The attack in Chakwal left the historic mosque badly damaged a property that the mob was attempting to reclaim in the name of Islam. It reportedly pelted the building with stones and set fire to artefacts and carpets. Later, the mob was also said to have washed the building to symbolically purify it and bring it into the purview of Islam. “Our community in the region is small but they own a lot of the land. So this has always caused tension,” said Salim-ud-Din, pointing out how religious violence in the country often have an economic angle.
The event has left the community reeling, with people fearing for their safety. “Things are very tense in Chakwal. People are afraid, the police have been deployed, the army has been deployed,” reveals Salim-ud-Din. However, police officials insist that everything is being done to restore peace and calm in the community.

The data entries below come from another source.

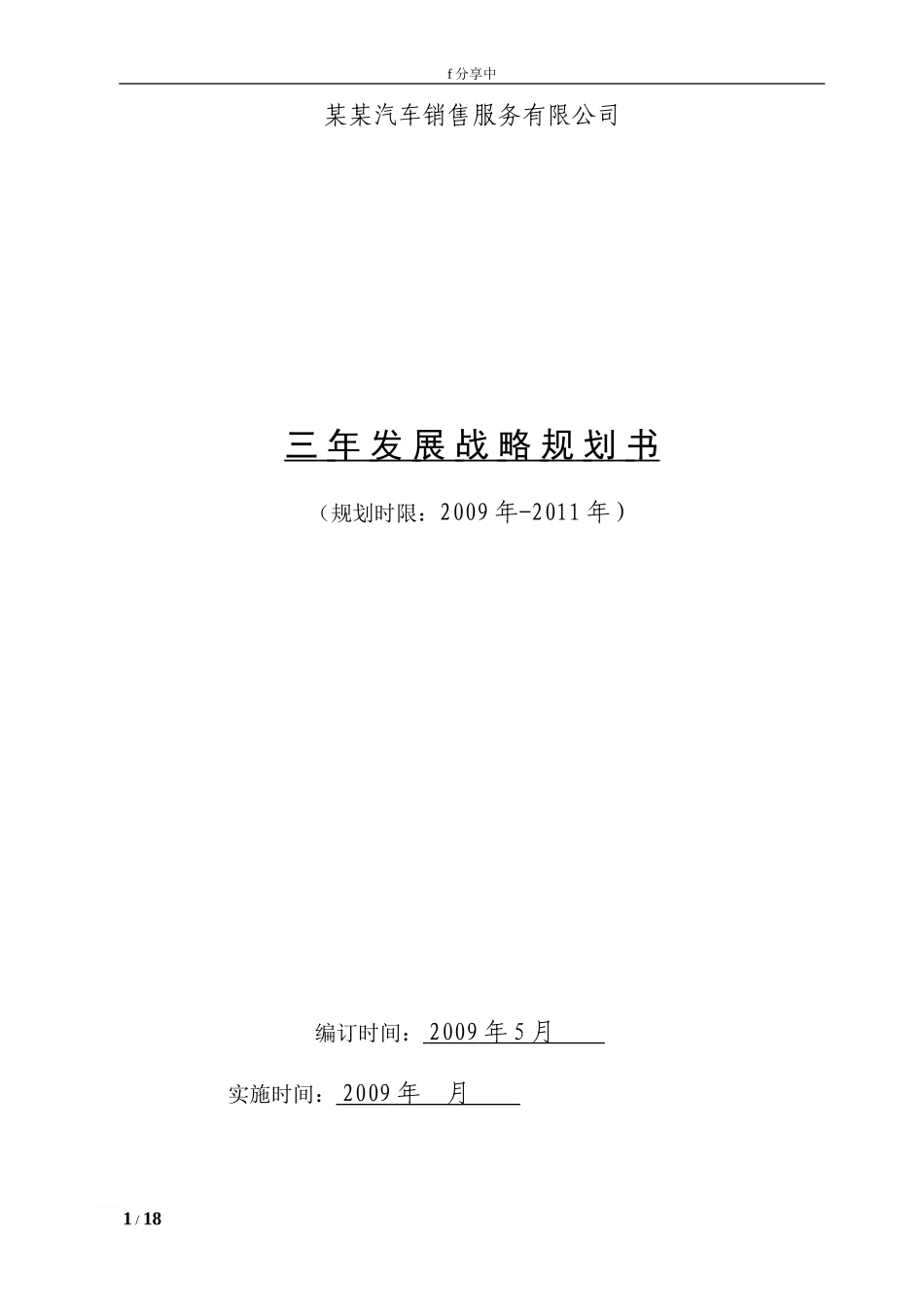 f 分享中

某某汽车销售服务有限公司

三年发展战略规划书

（规划时限：2009 年-2011 年）

编订时间：2009 年 5 月

实施时间：2009 年　月

1 / 18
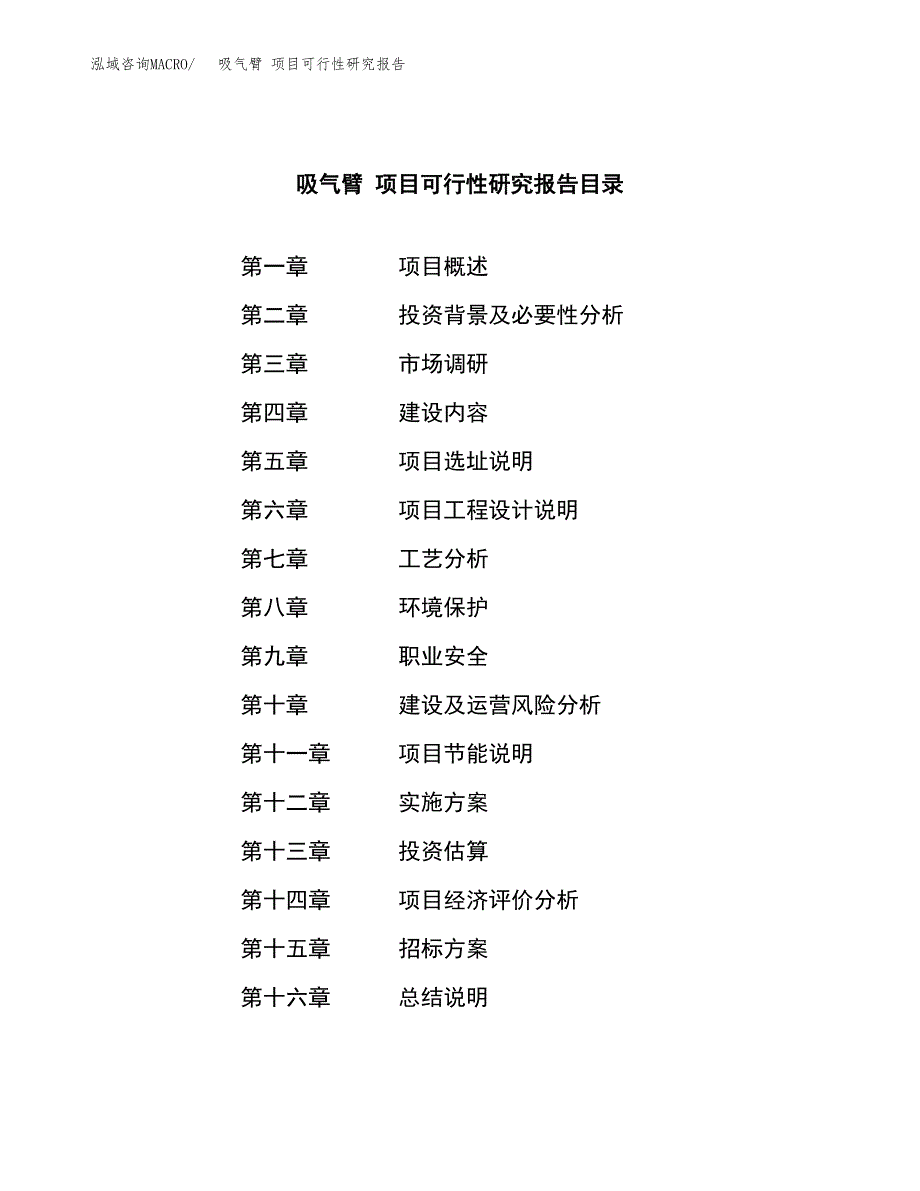 泓域咨询MACRO/　吸气臂 项目可行性研究报告

吸气臂 项目可行性研究报告目录

第一章　项目概述
第二章　投资背景及必要性分析
第三章　市场调研
第四章　建设内容
第五章　项目选址说明
第六章　项目工程设计说明
第七章　工艺分析
第八章　环境保护
第九章　职业安全
第十章　建设及运营风险分析
第十一章　项目节能说明
第十二章　实施方案
第十三章　投资估算
第十四章　项目经济评价分析
第十五章　招标方案
第十六章　总结说明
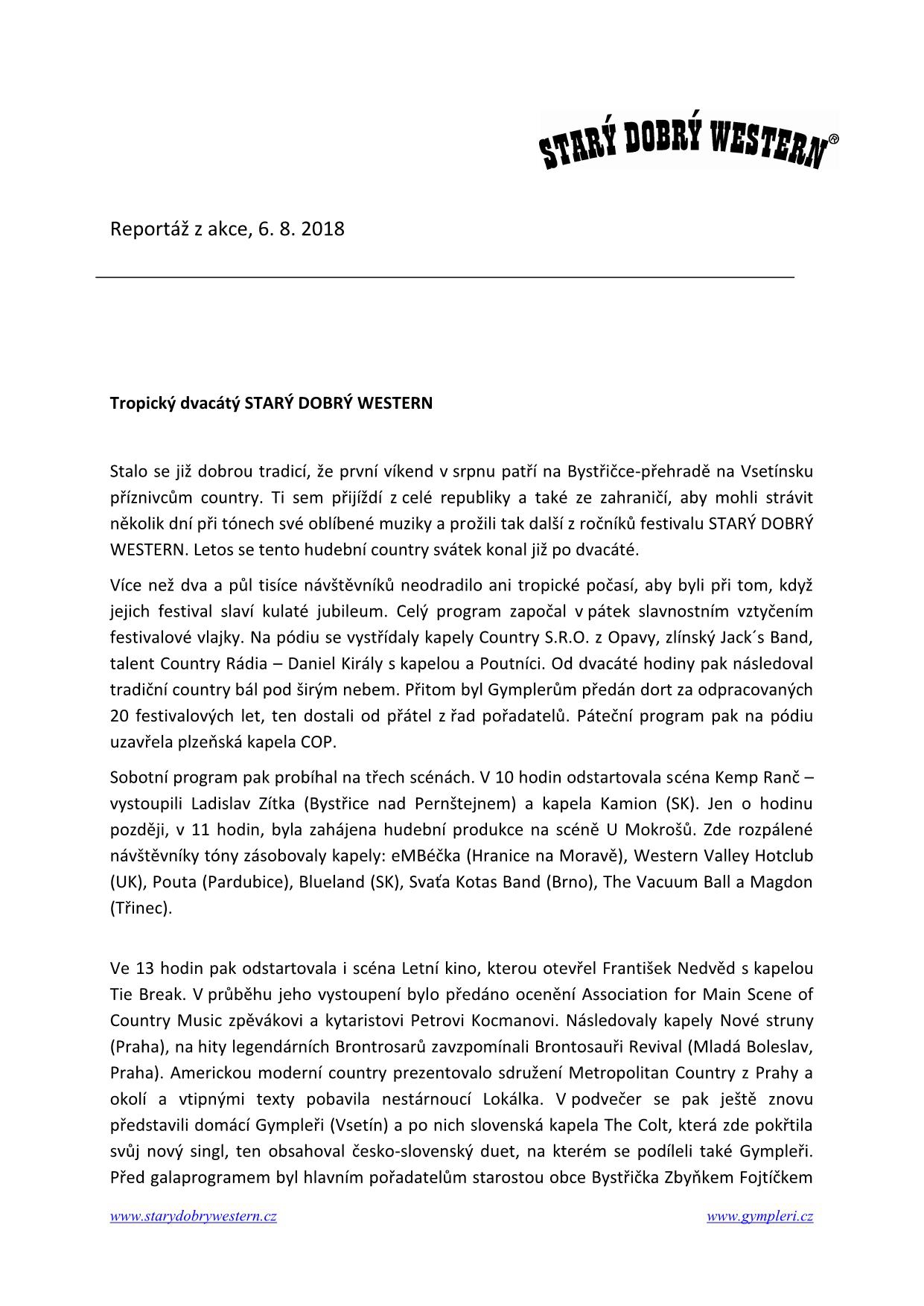 STARÝ DOBRÝ WESTERN®

Reportáž z akce, 6. 8. 2018

Tropický dvacátý STARÝ DOBRÝ WESTERN

Stalo se již dobrou tradicí, že první víkend v srpnu patří na Bystřičce-přehradě na Vsetínsku příznivcům country. Ti sem přijíždí z celé republiky a také ze zahraničí, aby mohli strávit několik dní při tónech své oblíbené muziky a prožili tak další z ročníků festivalu STARÝ DOBRÝ WESTERN. Letos se tento hudební country svátek konal již po dvacáté.

Více než dva a půl tisíce návštěvníků neodradilo ani tropické počasí, aby byli při tom, když jejich festival slaví kulaté jubileum. Celý program započal v pátek slavnostním vztyčením festivalové vlajky. Na pódiu se vystřídaly kapely Country S.R.O. z Opavy, zlínský Jack´s Band, talent Country Rádia – Daniel Király s kapelou a Poutníci. Od dvacáté hodiny pak následoval tradiční country bál pod širým nebem. Přitom byl Gymplerům předán dort za odpracovaných 20 festivalových let, ten dostali od přátel z řad pořadatelů. Páteční program pak na pódiu uzavřela plzeňská kapela COP.

Sobotní program pak probíhal na třech scénách. V 10 hodin odstartovala scéna Kemp Ranč – vystoupili Ladislav Zítka (Bystřice nad Pernštejnem) a kapela Kamion (SK). Jen o hodinu později, v 11 hodin, byla zahájena hudební produkce na scéně U Mokrošů. Zde rozpálené návštěvníky tóny zásobovaly kapely: eMBéčka (Hranice na Moravě), Western Valley Hotclub (UK), Pouta (Pardubice), Blueland (SK), Svaťa Kotas Band (Brno), The Vacuum Ball a Magdon (Třinec).

Ve 13 hodin pak odstartovala i scéna Letní kino, kterou otevřel František Nedvěd s kapelou Tie Break. V průběhu jeho vystoupení bylo předáno ocenění Association for Main Scene of Country Music zpěvákovi a kytaristovi Petrovi Kocmanovi. Následovaly kapely Nové struny (Praha), na hity legendárních Brontrosarů zavzpomínali Brontosauři Revival (Mladá Boleslav, Praha). Americkou moderní country prezentovalo sdružení Metropolitan Country z Prahy a okolí a vtipnými texty pobavila nestárnoucí Lokálka. V podvečer se pak ještě znovu představili domácí Gympleři (Vsetín) a po nich slovenská kapela The Colt, která zde pokřtila svůj nový singl, ten obsahoval česko-slovenský duet, na kterém se podíleli také Gympleři. Před galaprogramem byl hlavním pořadatelům starostou obce Bystřička Zbyňkem Fojtíčkem

www.starydobrywestern.cz www.gympleri.cz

One of the chief instigators of the attack appears to be Malik Rashid Ahmed, a resident of Mississauga, Ontario, Canada. Ahmed reportedly travelled to Chakwal to help coordinate the attack and incite more people to join the anti-Ahmedi mob. Ahmed originally hails from Chakwal but has lived in Canada for 40 years. Canadian newspaper The National Post has reported that the Canadian government is considering investigating the allegations against Ahmed.
December 12 also marked the birthday of the Prophet Mohammad. Hate speech against the minority community is particularly high during this holiday because hard-line Muslim clerics view Ahmedis as blasphemers for not accepting that prophethood ended with Mohammad. Salim-ud-Din confirmed that a week earlier “one of our community members heard about the plan to attack the mosque on December 12 and we informed the authorities about this.” Despite this, the assailants were able to organise a large mob and launch an attack on the Ahmedi ‘place of worship.’
These events have soured what was a significant move on the part of the government toward recognising the contributions of Ahmedis and other minority groups in Pakistan. “Ahmedis have worked for the country and made great contributions in the military, as scientists, as economists, but we have not gotten any recognition,” said Salah-ud-Din.
The Council of Islamic Ideology had earlier opposed the move to rename the physics department at Quaid-e-Azam University. When asked for further clarification, senior research officer Ghulam Tasveer said, “If they want to honour Abdus Salam, something new should be inaugurated in his name.” In reality, the name of the physics department at Quaid-e-Azam University was the National Centre for Physics. Moreover, it was modelled on the Abdus Salam International Centre for Theoretical Physics in Italy. Asked about the attack in Chakwal, the council spokesman responded: “We have nothing to do with that.”
Given recent attacks and the vitriolic campaigns launched against the community by the religious right demanding the decision be rescinded, the Ahmedis, too, have mixed emotions about the state honouring Salam . “If they want to honour one person but continue to treat the whole community like this then we are better off without the honour.” said Salim-ud-Din.